_Work to complete_
What lines of the material below include the string "gazellethomsons"? Copy all of them.
━━━━━━
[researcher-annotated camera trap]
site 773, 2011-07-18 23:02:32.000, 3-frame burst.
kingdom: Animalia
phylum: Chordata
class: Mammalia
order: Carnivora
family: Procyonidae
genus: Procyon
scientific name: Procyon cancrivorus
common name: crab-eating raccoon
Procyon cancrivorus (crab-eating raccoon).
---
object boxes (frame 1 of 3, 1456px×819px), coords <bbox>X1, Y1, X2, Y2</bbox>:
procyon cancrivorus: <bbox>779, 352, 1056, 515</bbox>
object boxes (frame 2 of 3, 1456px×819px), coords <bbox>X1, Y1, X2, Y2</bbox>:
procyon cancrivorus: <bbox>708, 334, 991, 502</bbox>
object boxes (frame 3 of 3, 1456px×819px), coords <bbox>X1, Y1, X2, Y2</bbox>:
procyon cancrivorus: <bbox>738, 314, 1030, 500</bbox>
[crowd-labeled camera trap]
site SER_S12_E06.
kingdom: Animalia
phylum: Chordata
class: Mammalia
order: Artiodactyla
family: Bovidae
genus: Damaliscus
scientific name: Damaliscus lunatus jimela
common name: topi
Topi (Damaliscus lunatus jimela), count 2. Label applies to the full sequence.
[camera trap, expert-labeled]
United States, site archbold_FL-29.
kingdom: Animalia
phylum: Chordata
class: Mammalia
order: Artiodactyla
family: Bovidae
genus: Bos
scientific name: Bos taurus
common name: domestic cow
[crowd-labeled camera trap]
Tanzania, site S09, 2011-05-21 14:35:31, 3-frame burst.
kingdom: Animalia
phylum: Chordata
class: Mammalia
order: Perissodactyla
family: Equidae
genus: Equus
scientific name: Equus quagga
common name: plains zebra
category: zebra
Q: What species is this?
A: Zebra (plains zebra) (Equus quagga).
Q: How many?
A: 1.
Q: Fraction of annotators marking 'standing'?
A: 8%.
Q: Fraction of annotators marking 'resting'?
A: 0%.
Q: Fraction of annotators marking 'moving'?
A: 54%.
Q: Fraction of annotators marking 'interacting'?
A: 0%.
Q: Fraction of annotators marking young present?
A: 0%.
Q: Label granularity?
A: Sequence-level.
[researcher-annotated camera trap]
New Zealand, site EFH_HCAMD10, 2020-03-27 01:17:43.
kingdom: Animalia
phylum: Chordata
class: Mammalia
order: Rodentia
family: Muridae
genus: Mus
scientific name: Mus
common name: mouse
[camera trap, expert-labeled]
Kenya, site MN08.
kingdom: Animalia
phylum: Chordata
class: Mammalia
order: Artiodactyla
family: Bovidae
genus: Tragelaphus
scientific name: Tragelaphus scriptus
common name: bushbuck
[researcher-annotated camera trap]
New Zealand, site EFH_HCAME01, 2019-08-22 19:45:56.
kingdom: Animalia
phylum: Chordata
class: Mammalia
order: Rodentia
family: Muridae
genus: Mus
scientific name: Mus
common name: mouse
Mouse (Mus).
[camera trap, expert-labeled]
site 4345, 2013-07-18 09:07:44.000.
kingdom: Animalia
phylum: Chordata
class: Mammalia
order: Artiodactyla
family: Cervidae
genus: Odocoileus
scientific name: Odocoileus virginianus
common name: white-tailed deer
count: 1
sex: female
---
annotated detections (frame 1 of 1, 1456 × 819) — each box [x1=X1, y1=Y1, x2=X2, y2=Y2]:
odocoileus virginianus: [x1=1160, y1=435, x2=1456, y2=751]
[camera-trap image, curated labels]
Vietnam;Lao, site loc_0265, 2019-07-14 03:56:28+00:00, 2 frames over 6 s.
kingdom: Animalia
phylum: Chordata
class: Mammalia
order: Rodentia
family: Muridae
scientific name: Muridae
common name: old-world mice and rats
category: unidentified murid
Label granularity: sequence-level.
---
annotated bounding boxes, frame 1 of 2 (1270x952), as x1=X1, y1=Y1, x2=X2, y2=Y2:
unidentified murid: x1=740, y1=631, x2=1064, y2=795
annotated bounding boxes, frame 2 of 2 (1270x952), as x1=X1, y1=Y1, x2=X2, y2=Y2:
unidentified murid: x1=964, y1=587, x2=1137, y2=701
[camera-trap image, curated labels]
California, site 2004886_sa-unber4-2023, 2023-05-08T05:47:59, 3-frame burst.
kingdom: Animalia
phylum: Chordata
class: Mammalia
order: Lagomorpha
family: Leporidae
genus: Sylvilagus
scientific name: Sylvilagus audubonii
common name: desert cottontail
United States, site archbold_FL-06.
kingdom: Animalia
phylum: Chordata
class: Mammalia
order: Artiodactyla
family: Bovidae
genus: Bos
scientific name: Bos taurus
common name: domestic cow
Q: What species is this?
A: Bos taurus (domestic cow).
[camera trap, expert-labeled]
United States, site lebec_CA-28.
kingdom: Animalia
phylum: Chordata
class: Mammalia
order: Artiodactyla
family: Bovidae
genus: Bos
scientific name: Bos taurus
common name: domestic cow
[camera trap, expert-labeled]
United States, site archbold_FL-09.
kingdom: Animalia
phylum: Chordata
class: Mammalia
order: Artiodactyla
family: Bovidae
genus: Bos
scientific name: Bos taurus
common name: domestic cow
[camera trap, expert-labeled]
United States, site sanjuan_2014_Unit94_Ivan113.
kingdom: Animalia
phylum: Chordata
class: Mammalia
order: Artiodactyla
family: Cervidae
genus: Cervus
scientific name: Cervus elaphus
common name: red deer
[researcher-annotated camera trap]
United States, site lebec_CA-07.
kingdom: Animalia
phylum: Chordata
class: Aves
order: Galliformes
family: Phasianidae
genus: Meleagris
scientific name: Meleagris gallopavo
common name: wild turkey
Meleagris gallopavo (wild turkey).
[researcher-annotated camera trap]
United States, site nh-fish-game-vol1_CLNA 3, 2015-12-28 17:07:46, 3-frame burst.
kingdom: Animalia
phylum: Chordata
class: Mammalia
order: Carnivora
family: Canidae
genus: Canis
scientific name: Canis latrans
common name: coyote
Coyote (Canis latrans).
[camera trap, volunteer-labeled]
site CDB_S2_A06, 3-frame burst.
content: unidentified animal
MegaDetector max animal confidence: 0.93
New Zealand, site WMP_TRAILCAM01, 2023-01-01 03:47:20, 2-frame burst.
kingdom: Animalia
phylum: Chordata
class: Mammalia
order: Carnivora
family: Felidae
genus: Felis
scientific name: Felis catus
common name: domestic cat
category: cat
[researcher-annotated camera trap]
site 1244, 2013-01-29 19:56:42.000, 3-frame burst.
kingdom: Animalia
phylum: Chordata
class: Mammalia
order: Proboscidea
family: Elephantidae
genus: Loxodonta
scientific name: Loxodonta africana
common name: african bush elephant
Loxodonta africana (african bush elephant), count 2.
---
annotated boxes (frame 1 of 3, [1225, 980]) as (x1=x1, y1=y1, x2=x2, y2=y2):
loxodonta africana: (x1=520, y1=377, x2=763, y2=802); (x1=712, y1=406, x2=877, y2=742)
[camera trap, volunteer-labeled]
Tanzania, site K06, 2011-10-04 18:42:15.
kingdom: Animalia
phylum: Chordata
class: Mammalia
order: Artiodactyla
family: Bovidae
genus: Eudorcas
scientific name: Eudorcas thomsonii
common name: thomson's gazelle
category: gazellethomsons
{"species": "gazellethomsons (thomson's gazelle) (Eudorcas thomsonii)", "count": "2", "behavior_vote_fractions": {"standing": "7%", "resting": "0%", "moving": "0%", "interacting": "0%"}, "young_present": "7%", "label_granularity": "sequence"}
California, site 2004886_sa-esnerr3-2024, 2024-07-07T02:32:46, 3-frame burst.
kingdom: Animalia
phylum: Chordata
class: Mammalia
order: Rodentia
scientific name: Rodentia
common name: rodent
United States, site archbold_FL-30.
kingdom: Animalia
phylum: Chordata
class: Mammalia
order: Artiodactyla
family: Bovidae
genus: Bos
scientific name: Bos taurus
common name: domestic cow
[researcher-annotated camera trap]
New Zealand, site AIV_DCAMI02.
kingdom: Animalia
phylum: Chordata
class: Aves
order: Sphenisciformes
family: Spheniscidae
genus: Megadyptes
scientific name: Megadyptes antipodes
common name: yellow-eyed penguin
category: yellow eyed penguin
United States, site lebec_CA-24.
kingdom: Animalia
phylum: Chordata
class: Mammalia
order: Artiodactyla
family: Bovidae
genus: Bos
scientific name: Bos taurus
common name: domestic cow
━━━━━━
_Task output_
category: gazellethomsons
{"species": "gazellethomsons (thomson's gazelle) (Eudorcas thomsonii)", "count": "2", "behavior_vote_fractions": {"standing": "7%", "resting": "0%", "moving": "0%", "interacting": "0%"}, "young_present": "7%", "label_granularity": "sequence"}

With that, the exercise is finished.